There’s been quite a bit of discussion about Coca Cola’s evolution of its content strategy. For many years, the company dominated the advertising space – globally – but the Internet has forced a change in its strategy. Rather than ‘Creative Excellence’, they’re now after ‘Content Excellence’. One commentator, Jeff Bullas, believes there are 5 lessons to be learned from Coke’s new approach.
Lesson 1: Create Liquid Content
As Jeff Bullas notes, the purpose of content excellence is to create ideas that are so contagious, they can’t be controlled. Coke calls this “liquid content”. It means creating content that begs to be shared whether that be an image, a video or an article. You probably know yourself which videos you watch and share.
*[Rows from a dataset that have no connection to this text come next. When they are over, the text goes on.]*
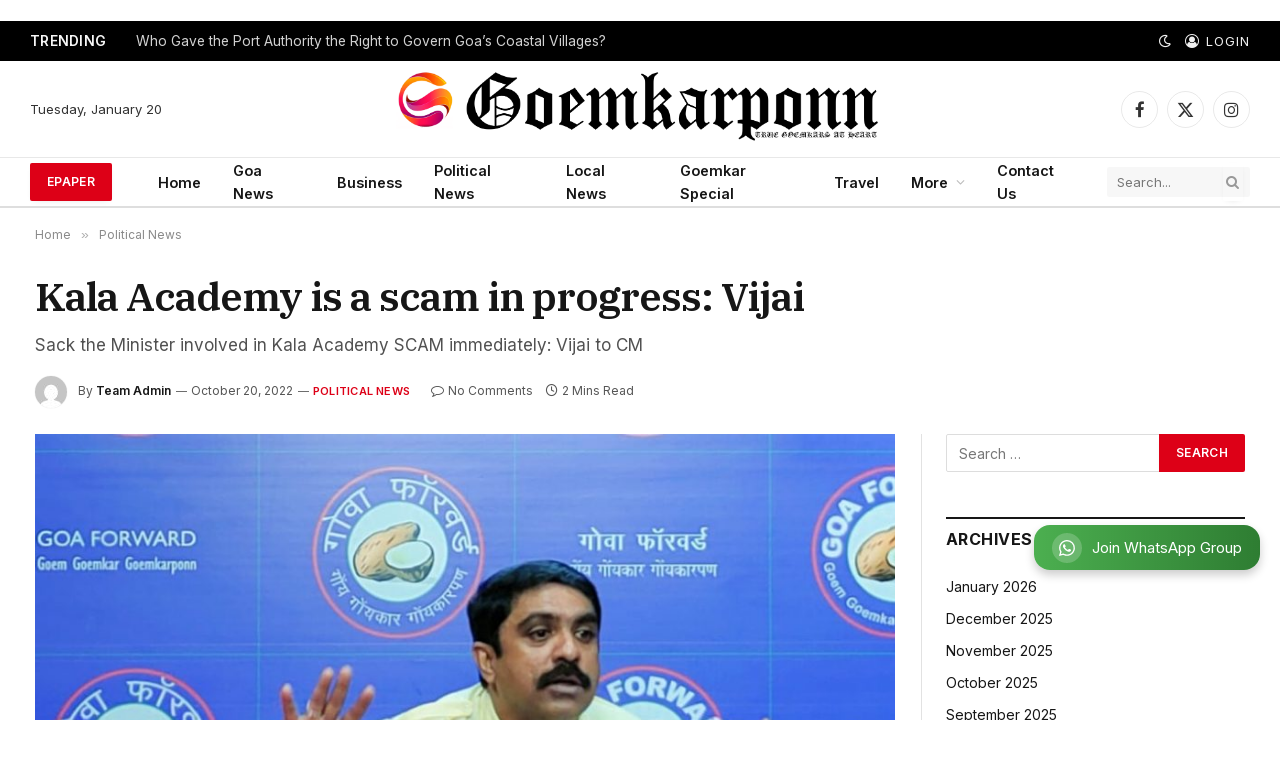

--- FILE ---
content_type: text/html; charset=utf-8
request_url: https://www.google.com/recaptcha/api2/aframe
body_size: 267
content:
<!DOCTYPE HTML><html><head><meta http-equiv="content-type" content="text/html; charset=UTF-8"></head><body><script nonce="gpUJjN2VdpTVr5-Nw6ObhQ">/** Anti-fraud and anti-abuse applications only. See google.com/recaptcha */ try{var clients={'sodar':'https://pagead2.googlesyndication.com/pagead/sodar?'};window.addEventListener("message",function(a){try{if(a.source===window.parent){var b=JSON.parse(a.data);var c=clients[b['id']];if(c){var d=document.createElement('img');d.src=c+b['params']+'&rc='+(localStorage.getItem("rc::a")?sessionStorage.getItem("rc::b"):"");window.document.body.appendChild(d);sessionStorage.setItem("rc::e",parseInt(sessionStorage.getItem("rc::e")||0)+1);localStorage.setItem("rc::h",'1768868029036');}}}catch(b){}});window.parent.postMessage("_grecaptcha_ready", "*");}catch(b){}</script></body></html>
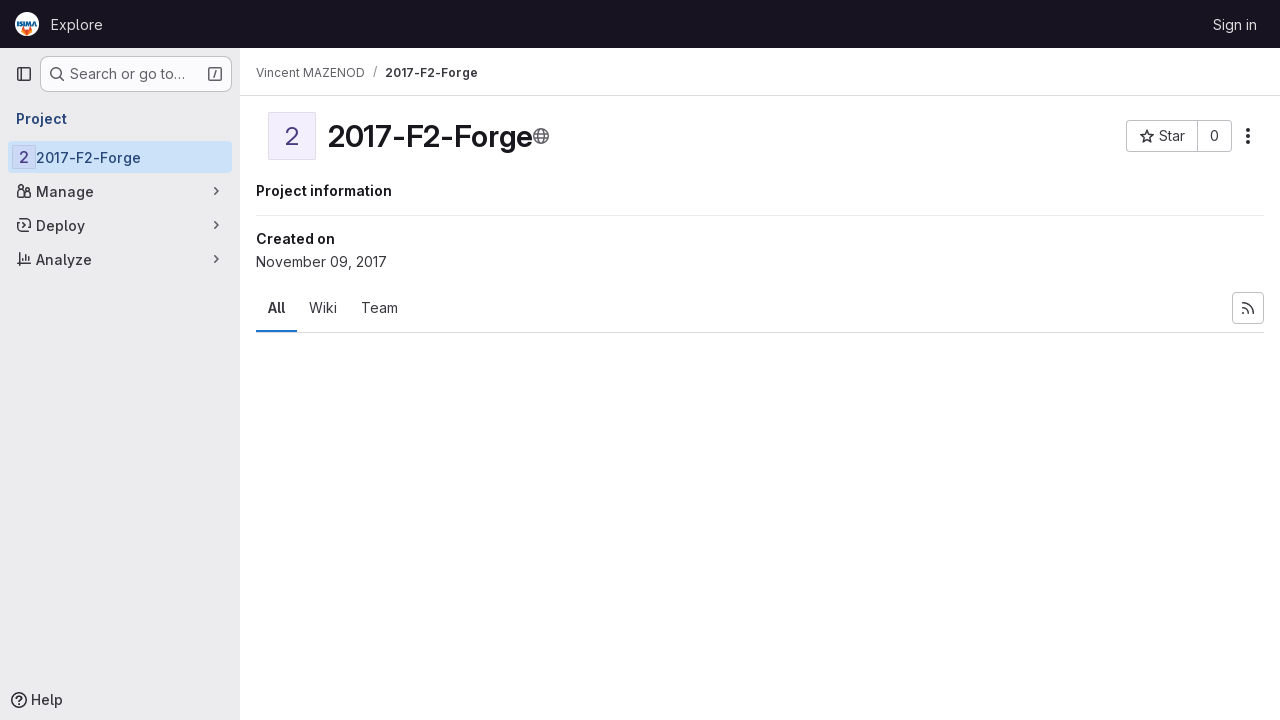

--- FILE ---
content_type: text/javascript; charset=utf-8
request_url: https://gitlab.isima.fr/assets/webpack/activitiesList.9c2e75fd.chunk.js
body_size: 1794
content:
(this.webpackJsonp=this.webpackJsonp||[]).push([["activitiesList"],{FB7y:function(t,e,i){"use strict";i("B++/"),i("z6RN"),i("47t/"),i("ZzK0"),i("BzOf");var s=i("EmJ/"),n=i.n(s);var o,r=i("2ibD"),l=i("3twG");(o=n.a).fn.endlessScroll=function(t){t=o.extend({},{bottomPixels:50,fireOnce:!0,loader:"<br />Loading…<br />",data:"",insertAfter:"div:last",resetCounter:function(){return!1},callback:function(){return!0},ceaseFire:function(){return!1}},t);var e,i=!1,s=!0,n=!1,r=0;!0===t.ceaseFire.apply(this)&&(s=!1),!0===s&&o(this).scroll((function(){if(!0!==t.ceaseFire.apply(this)){if(this==document||this==window)e=o(document).height()-o(window).height()<=o(window).scrollTop()+t.bottomPixels;else{var l=o(".endless_scroll_inner_wrap",this);0==l.length&&(l=o(this).wrapInner('<div class="endless_scroll_inner_wrap" />').find(".endless_scroll_inner_wrap")),e=l.length>0&&l.height()-o(this).height()<=o(this).scrollTop()+t.bottomPixels}e&&(0==t.fireOnce||1==t.fireOnce&&1!=n)&&(!0===t.resetCounter.apply(this)&&(r=0),n=!0,r++,o(t.insertAfter).after('<div id="endless_scroll_loader">'+t.loader+"</div>"),!1!==(i="function"==typeof t.data?t.data.apply(this,[r]):t.data)&&(o(t.insertAfter).after("<div>"+i+"</div>"),t.callback.apply(this,[r]),n=!1),o("#endless_scroll_loader").remove())}else s=!1}))};e.a={init({limit:t=0,preload:e=!1,disable:i=!1,prepareData:s=n.a.noop,successCallback:o=n.a.noop,errorCallback:r=n.a.noop,container:a=""}={}){this.limit=t,this.offset=parseInt(Object(l.s)("offset"),10)||this.limit,this.disable=i,this.prepareData=s,this.successCallback=o,this.errorCallback=r,this.$container=n()(a),this.$loading=this.$container.length?this.$container.find(".loading").first():n()(".loading").first(),e&&(this.offset=0,this.getOld()),this.isProjectStudioUI()?this.initLoadMoreForProjectStudio():this.initLoadMore()},isProjectStudioUI:()=>gon.features.projectStudioEnabled,getOld(){var t=this;this.$loading.show();const e=n()(".content_list").data("href")||Object(l.I)(["limit","offset"]);r.a.get(e,{params:{limit:this.limit,offset:this.offset}}).then((function({data:e}){t.append(e.count,t.prepareData(e.html)),t.successCallback();const i=t.isProjectStudioUI();if(i&&!t.disable){const e=t.$loading.get(0);e&&t.isScrollable()&&t.loadingObserver.observe(e)}i||(t.disable||t.isScrollable()?t.$loading.hide():t.getOld())})).catch((function(e){return t.errorCallback(e)})).finally((function(){t.isProjectStudioUI()&&!t.disable||t.$loading.hide()}))},append(t,e){n()(".content_list").append(e),t>0?(this.offset+=t,t<this.limit&&(this.disable=!0)):this.disable=!0},isScrollable(){if(this.isProjectStudioUI()){const t=document.querySelector(".js-static-panel-inner");return!!t&&t.scrollHeight>t.clientHeight+t.scrollTop}const t=n()(window);return n()(document).height()>t.height()+t.scrollTop()+400},initLoadMore(){var t=this;n()(document).off("scroll"),n()(document).endlessScroll({bottomPixels:400,fireDelay:1e3,fireOnce:!0,ceaseFire:function(){return!0===t.disable},callback:function(){t.$container.length&&!t.$container.is(":visible")||t.$loading.is(":visible")||(t.$loading.show(),t.getOld())}})},initLoadMoreForProjectStudio(){var t=this;const e=this.$loading.get(0);e&&(this.loadingObserver&&this.loadingObserver.disconnect(),this.loadingObserver=new IntersectionObserver((function(i){i.forEach((function(i){i.isIntersecting&&(t.loadingObserver.unobserve(e),t.getOld())}))}),{root:document.querySelector(".js-static-panel-inner"),threshold:1}),this.isScrollable()&&(this.$loading.show(),this.loadingObserver.observe(e)))}}},XSeh:function(t,e,i){"use strict";i.r(e),i.d(e,"default",(function(){return d}));var s=i("EmJ/"),n=i.n(s),o=i("NmEs"),r=i("jlnU"),l=i("/lV4"),a=i("bOix"),c=i("FB7y");class d{constructor(t=""){var e=this;this.containerSelector=t,this.containerEl=this.containerSelector?document.querySelector(this.containerSelector):void 0,this.$contentList=n()(".content_list"),this.loadActivities(),n()(".event-filter-link").on("click",(function(t){t.preventDefault(),e.toggleFilter(t.currentTarget),e.reloadActivities()}))}loadActivities(){var t=this;c.a.init({limit:20,preload:!0,prepareData:function(t){return t},successCallback:function(){return t.updateTooltips()},errorCallback:function(){return Object(r.createAlert)({message:Object(l.i)("Activity|An error occurred while retrieving activity. Reload the page to try again."),parent:t.containerEl})},container:this.containerSelector})}updateTooltips(){Object(a.I)(document.querySelectorAll(".content_list .js-timeago"))}reloadActivities(){this.$contentList.html(""),this.loadActivities()}toggleFilter(t){const e=n()(t),i=e.attr("id").split("_")[0];n()(".event-filter .active").removeClass("active"),Object(o.O)("event_filter",i),e.closest("li").toggleClass("active")}}}}]);
//# sourceMappingURL=activitiesList.9c2e75fd.chunk.js.map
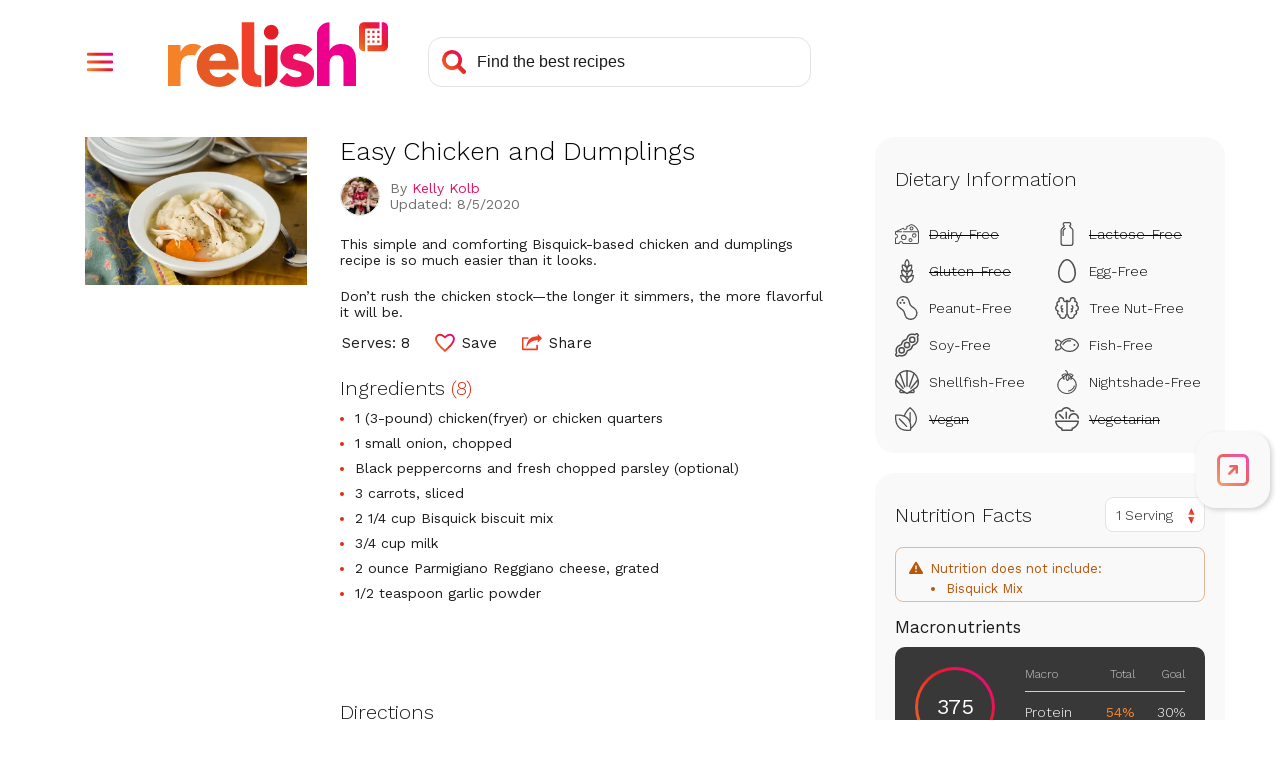

--- FILE ---
content_type: text/html; charset=utf-8
request_url: https://www.google.com/recaptcha/api2/aframe
body_size: 267
content:
<!DOCTYPE HTML><html><head><meta http-equiv="content-type" content="text/html; charset=UTF-8"></head><body><script nonce="5HxsMzs3pmSbr4Fn0xpZRg">/** Anti-fraud and anti-abuse applications only. See google.com/recaptcha */ try{var clients={'sodar':'https://pagead2.googlesyndication.com/pagead/sodar?'};window.addEventListener("message",function(a){try{if(a.source===window.parent){var b=JSON.parse(a.data);var c=clients[b['id']];if(c){var d=document.createElement('img');d.src=c+b['params']+'&rc='+(localStorage.getItem("rc::a")?sessionStorage.getItem("rc::b"):"");window.document.body.appendChild(d);sessionStorage.setItem("rc::e",parseInt(sessionStorage.getItem("rc::e")||0)+1);localStorage.setItem("rc::h",'1769931295359');}}}catch(b){}});window.parent.postMessage("_grecaptcha_ready", "*");}catch(b){}</script></body></html>

--- FILE ---
content_type: application/javascript
request_url: https://prism.app-us1.com/?a=610927306&u=https%3A%2F%2Fwww.relish.com%2Frecipes%2F86736%2Feasy-chicken-and-dumplings
body_size: 133
content:
window.visitorGlobalObject=window.visitorGlobalObject||window.prismGlobalObject;window.visitorGlobalObject.setVisitorId('bc160db6-e8f2-4b1c-badd-a7b0a856f9cb', '610927306');window.visitorGlobalObject.setWhitelistedServices('tracking', '610927306');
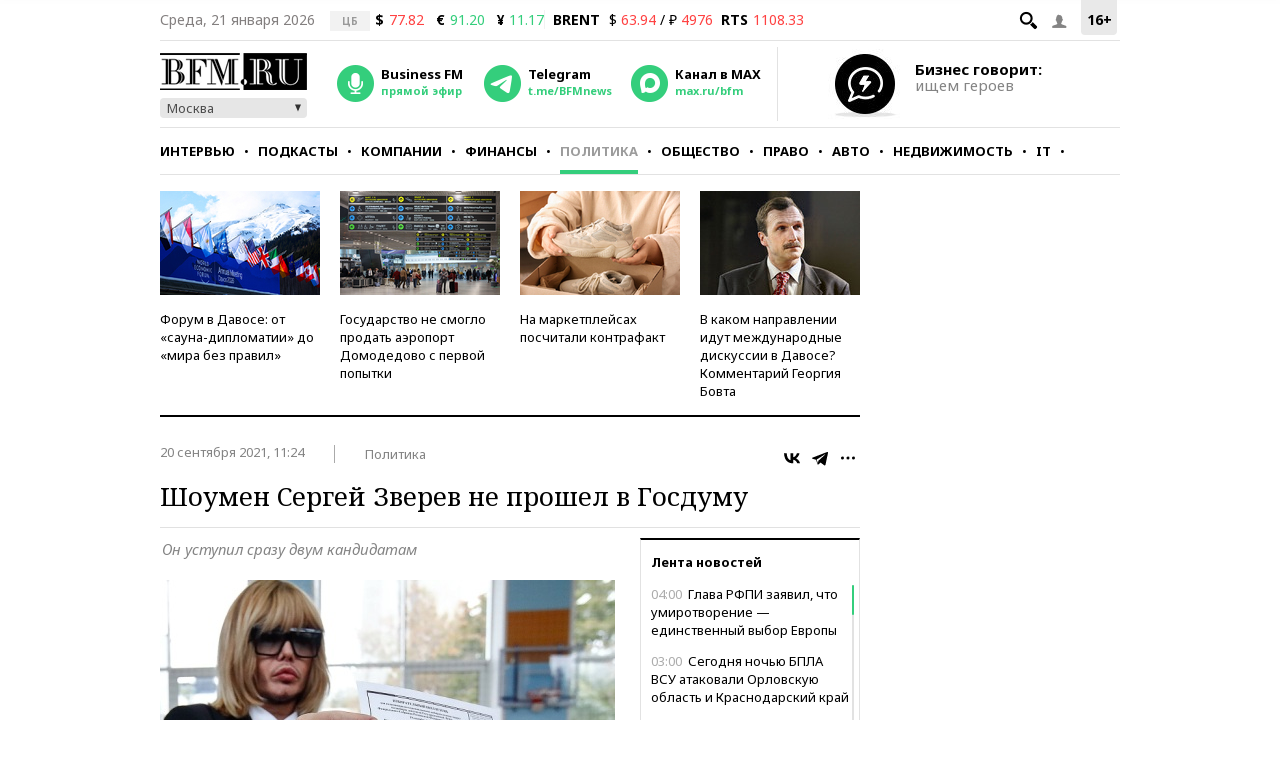

--- FILE ---
content_type: application/javascript
request_url: https://smi2.ru/counter/settings?payload=CMKIAhjMn4_xvTM6JGZiODcyY2Q0LTQ0MjUtNDBiMC1hOTJmLTQwMDllMWEwMzUzMw&cb=_callbacks____0mknc6r0o
body_size: 1517
content:
_callbacks____0mknc6r0o("[base64]");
Have that in mind when crafting your campaigns.
Lesson 2: Ensure your Content is Linked
The next part of the equation, adds Bullas, is to ensure you create content that’s relevant to the business objectives of your company, your brand, and your customer interests. This is linked content – content that’s relevant and connected to the company’s goals and brand. Ensure the content communicates your message that is congruent with your mission and values.
Lesson 3: Create Conversations
The new distribution technologies including Twitter, YouTube and Facebook allow greater connectivity and consumer empowerment than ever before, continues Bullas. In the new landscape, don’t just publish content but interact with your audience and tribe. Your role is to provoke conversations rather than talk at them.
Lesson 4: Move Onto Dynamic Storytelling
With traditional media, storytelling is static and one-way. Television and newspapers shouted at you with no interaction. Coca Cola believes in order to grow its business on the social web, it needs to move on from “One Way Storytelling” to “Dynamic Storytelling“. This means allowing the story to evolve as you interact and converse with your customers. You need to converse with your customers in many media formats and social networks. Storytelling has moved on from static and synchronous to multifaceted, engaged and spreadable.
Lesson 5: Be Brave and Creative with Your Content Creation
Part of the new Coca Cola content strategy is applying a 70/20/10 Investment principle to creating “Liquid content“.
- 70% of your content should be low risk. It pays the rent and is your bread and butter marketing. (It should be easy to do and only consumes 50% of your time).
- 20% of your content creation should be innovative.
- 10% of your content marketing are high risk ideas that will be tomorrow’s 70% or 20%. (Be prepared to fail).
Learning how to fuel conversations and interact has never been more important. Consumer ideas, creativity and conversations have been set free with the evolution of social networks. Learning to leverage and wrangle those conversations to increase your brand visibility is now a vital part of marketing.